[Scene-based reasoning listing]
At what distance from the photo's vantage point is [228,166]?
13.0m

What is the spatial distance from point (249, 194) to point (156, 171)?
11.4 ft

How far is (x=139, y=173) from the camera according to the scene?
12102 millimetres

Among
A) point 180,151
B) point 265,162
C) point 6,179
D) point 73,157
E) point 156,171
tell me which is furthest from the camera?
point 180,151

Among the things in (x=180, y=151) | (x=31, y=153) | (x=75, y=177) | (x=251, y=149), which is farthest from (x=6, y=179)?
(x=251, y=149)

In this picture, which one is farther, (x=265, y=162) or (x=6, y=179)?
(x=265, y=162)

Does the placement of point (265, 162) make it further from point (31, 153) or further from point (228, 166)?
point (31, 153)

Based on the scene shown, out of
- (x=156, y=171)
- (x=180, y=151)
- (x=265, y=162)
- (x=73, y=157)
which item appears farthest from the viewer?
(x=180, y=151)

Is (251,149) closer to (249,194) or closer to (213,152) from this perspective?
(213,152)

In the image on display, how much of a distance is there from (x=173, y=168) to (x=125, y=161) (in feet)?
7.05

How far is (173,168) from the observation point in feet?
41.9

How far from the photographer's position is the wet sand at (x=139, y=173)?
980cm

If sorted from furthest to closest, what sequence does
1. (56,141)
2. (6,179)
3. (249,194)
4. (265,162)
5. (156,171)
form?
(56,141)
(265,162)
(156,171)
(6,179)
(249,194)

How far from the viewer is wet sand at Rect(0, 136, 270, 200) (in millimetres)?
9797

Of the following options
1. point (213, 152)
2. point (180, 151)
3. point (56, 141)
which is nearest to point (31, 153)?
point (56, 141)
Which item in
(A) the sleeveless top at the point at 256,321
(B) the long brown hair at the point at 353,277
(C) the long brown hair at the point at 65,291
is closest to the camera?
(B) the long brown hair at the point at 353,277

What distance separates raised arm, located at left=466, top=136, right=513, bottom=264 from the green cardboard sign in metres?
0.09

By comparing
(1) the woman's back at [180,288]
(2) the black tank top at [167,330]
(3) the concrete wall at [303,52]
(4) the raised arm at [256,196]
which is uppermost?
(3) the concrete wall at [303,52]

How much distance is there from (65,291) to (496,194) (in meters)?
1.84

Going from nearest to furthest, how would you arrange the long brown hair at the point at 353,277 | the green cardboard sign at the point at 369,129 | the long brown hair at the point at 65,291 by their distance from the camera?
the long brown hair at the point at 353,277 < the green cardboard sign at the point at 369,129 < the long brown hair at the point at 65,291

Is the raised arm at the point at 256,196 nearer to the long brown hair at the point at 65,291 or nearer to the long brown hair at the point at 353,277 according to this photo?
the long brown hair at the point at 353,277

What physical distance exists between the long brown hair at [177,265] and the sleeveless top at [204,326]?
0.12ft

## Your instructions
Reproduce the entire listing above verbatim, keeping every line in its original order.

## Finished answer
At what distance from the photo's vantage point is [228,166]?
13.0m

What is the spatial distance from point (249, 194) to point (156, 171)?
11.4 ft

How far is (x=139, y=173) from the camera according to the scene?
12102 millimetres

Among
A) point 180,151
B) point 265,162
C) point 6,179
D) point 73,157
E) point 156,171
tell me which is furthest from the camera?
point 180,151

Among the things in (x=180, y=151) | (x=31, y=153) | (x=75, y=177) | (x=251, y=149), which is farthest from (x=6, y=179)?
(x=251, y=149)

In this picture, which one is farther, (x=265, y=162) or (x=6, y=179)?
(x=265, y=162)

Does the placement of point (265, 162) make it further from point (31, 153) or further from point (228, 166)?
point (31, 153)

Based on the scene shown, out of
- (x=156, y=171)
- (x=180, y=151)
- (x=265, y=162)
- (x=73, y=157)
which item appears farthest from the viewer?
(x=180, y=151)

Is (251,149) closer to (249,194) or closer to (213,152) from this perspective?
(213,152)

In the image on display, how much of a distance is there from (x=173, y=168) to (x=125, y=161) (in feet)?
7.05

How far is (173,168) from the observation point in feet?
41.9

How far from the photographer's position is the wet sand at (x=139, y=173)?
980cm

If sorted from furthest to closest, what sequence does
1. (56,141)
2. (6,179)
3. (249,194)
4. (265,162)
5. (156,171)
form?
(56,141)
(265,162)
(156,171)
(6,179)
(249,194)

How far from the viewer is wet sand at Rect(0, 136, 270, 200) (in millimetres)?
9797

Of the following options
1. point (213, 152)
2. point (180, 151)
3. point (56, 141)
which is nearest to point (31, 153)?
point (56, 141)
Which item in
(A) the sleeveless top at the point at 256,321
(B) the long brown hair at the point at 353,277
(C) the long brown hair at the point at 65,291
is closest to the camera?
(B) the long brown hair at the point at 353,277

What distance separates raised arm, located at left=466, top=136, right=513, bottom=264 from the green cardboard sign in metres?
0.09

By comparing
(1) the woman's back at [180,288]
(2) the black tank top at [167,330]
(3) the concrete wall at [303,52]
(4) the raised arm at [256,196]
which is uppermost?
(3) the concrete wall at [303,52]

How much distance is there from (65,291) to (496,194) (in meters)?
1.84

Going from nearest to furthest, how would you arrange the long brown hair at the point at 353,277 | the green cardboard sign at the point at 369,129 | the long brown hair at the point at 65,291 by their distance from the camera?
the long brown hair at the point at 353,277 < the green cardboard sign at the point at 369,129 < the long brown hair at the point at 65,291

Is the raised arm at the point at 256,196 nearer to the long brown hair at the point at 65,291 or nearer to the long brown hair at the point at 353,277 according to this photo?
the long brown hair at the point at 353,277

What physical distance exists between the long brown hair at [177,265] and the sleeveless top at [204,326]?
0.12ft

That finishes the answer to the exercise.